• _PREGUNTAS DE ESTUDIO_
**a)** Responde, con lo que dice el texto sobre la feria:
(i) ¿Cómo dice que nos llaman?
(ii) ¿Durante cuántos días se da el arrejuntamiento voluntario?
(iii) ¿Cuál es el único objetivo de ese arrejuntamiento?
**b)** Indica si cada afirmación concuerda con el texto sobre la feria y cita las palabras que lo deciden:
(i) La fiesta se describe como internacional y elegante.
(ii) El encierro tiene lugar entre diez calles.
(iii) Los asistentes se reúnen con muchas quejas.
**c)** Continúa el texto sobre la feria a partir de su última frase.

• _TEXTO EXTRAÍDO_

*-*-*

Nos llaman los homos sapiens. Sin más calificativos que hagan falta. Así somos. Pero sin embargo actuamos como bóvidos intrascendentes. Somos la generación afortunada. La de los lujos y el ocio por bandera. Sin más que añadir. Pero las circunstancias ayudan. Y es que lo del González Hontoria cada año es para analizar. Una fiesta internacional, elegante, llena de colorido, que se apoya en el formato de encierro entre seis calles a modo de cuarentena. Es cierto que al alcohol jerezano hay que darle la salida necesaria de cada vendimia, que los mayoristas de cervezas y refrescos deben acabar con existencias, que a los restaurantes y bares no les importa perder su dignidad con cartas acomodadas, que los turnos de limpieza y de mantenimiento del ferial deben tener sus nóminas mensuales acrecentadas por horas extras, que las cuadras y caballerizas deben seguir dando camadas y que las empresas de trajes de flamenca, de flores artificiales o de cacharritos disfrutan dando demanda a la oferta ensimismada y clientelar de una semana de jolgorio. Pero lo cierto es que, a modo de campos de concentración, hay un arrejuntamiento voluntario sin ánimo de queja alguna y en unas condiciones poco saludables durante siete días en poco más de varias hectáreas con el solo y respetable objetivo de beber, bailar y hablar. De sudar ni hablamos. Y de arrimarse todo lo que se puede, sin comentarios. Puede que sea una fiesta de la alegría, donde la energía se va entre el albero, la música y el cansancio.

*-*-*

• _DATOS REGISTRADOS_
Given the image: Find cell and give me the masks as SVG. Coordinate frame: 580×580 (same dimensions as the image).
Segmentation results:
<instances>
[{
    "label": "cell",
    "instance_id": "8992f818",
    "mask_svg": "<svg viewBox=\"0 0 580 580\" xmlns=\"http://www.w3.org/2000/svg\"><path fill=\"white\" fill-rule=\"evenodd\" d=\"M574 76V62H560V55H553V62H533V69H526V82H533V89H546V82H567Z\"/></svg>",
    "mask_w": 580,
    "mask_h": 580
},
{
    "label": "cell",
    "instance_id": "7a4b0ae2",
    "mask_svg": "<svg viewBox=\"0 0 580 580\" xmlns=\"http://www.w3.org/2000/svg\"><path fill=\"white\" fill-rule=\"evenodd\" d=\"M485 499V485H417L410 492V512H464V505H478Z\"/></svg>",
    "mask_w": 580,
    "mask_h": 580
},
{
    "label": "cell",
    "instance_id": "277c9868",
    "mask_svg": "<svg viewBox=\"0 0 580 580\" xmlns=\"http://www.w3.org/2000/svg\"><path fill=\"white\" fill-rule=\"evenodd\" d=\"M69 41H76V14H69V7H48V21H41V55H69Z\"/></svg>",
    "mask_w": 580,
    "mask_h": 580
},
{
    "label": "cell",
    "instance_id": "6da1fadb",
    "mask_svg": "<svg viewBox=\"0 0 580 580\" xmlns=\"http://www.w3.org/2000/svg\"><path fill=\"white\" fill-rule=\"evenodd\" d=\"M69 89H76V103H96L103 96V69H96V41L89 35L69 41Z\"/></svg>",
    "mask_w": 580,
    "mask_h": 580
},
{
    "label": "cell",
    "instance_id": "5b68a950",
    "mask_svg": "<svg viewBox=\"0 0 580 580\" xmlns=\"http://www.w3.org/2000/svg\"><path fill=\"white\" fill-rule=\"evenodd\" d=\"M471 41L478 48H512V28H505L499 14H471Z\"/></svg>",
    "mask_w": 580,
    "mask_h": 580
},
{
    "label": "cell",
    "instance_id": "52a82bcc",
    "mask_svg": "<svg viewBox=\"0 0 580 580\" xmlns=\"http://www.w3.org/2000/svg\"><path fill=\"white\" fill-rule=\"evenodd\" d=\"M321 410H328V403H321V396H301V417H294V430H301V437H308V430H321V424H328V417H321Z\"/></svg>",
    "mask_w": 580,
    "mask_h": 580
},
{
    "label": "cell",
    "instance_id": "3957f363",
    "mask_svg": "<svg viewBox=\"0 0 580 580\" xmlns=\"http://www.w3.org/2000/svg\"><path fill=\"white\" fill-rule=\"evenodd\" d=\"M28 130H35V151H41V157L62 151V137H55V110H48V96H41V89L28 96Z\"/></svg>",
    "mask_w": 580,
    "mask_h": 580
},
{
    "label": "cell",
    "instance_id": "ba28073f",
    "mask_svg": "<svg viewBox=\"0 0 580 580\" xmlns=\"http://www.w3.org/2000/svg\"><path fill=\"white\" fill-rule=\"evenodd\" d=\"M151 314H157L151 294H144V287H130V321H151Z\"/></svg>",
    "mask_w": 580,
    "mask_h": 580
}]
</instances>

*-*-*

• _RESPUESTAS EN ORDEN_
**a)**
(i) Los homos sapiens.
(ii) Siete días.
(iii) Beber, bailar y hablar.

**b)**
(i) Sí: "Una fiesta internacional, elegante, llena de colorido".
(ii) No: "se apoya en el formato de encierro entre seis calles a modo de cuarentena".
(iii) No: "hay un arrejuntamiento voluntario sin ánimo de queja alguna".

**c)**
El resto de la ciudad es un espejismo. La tranquilidad de la convivencia lejos del real es también para analizar. No sabemos si los equivocados son los que no pisan la feria o los que desayunan, almuerzan y cenan en ella de manera compulsiva. La adicción del feriante crónico puede que sea otro síntoma de la falta de criterio de esta sociedad.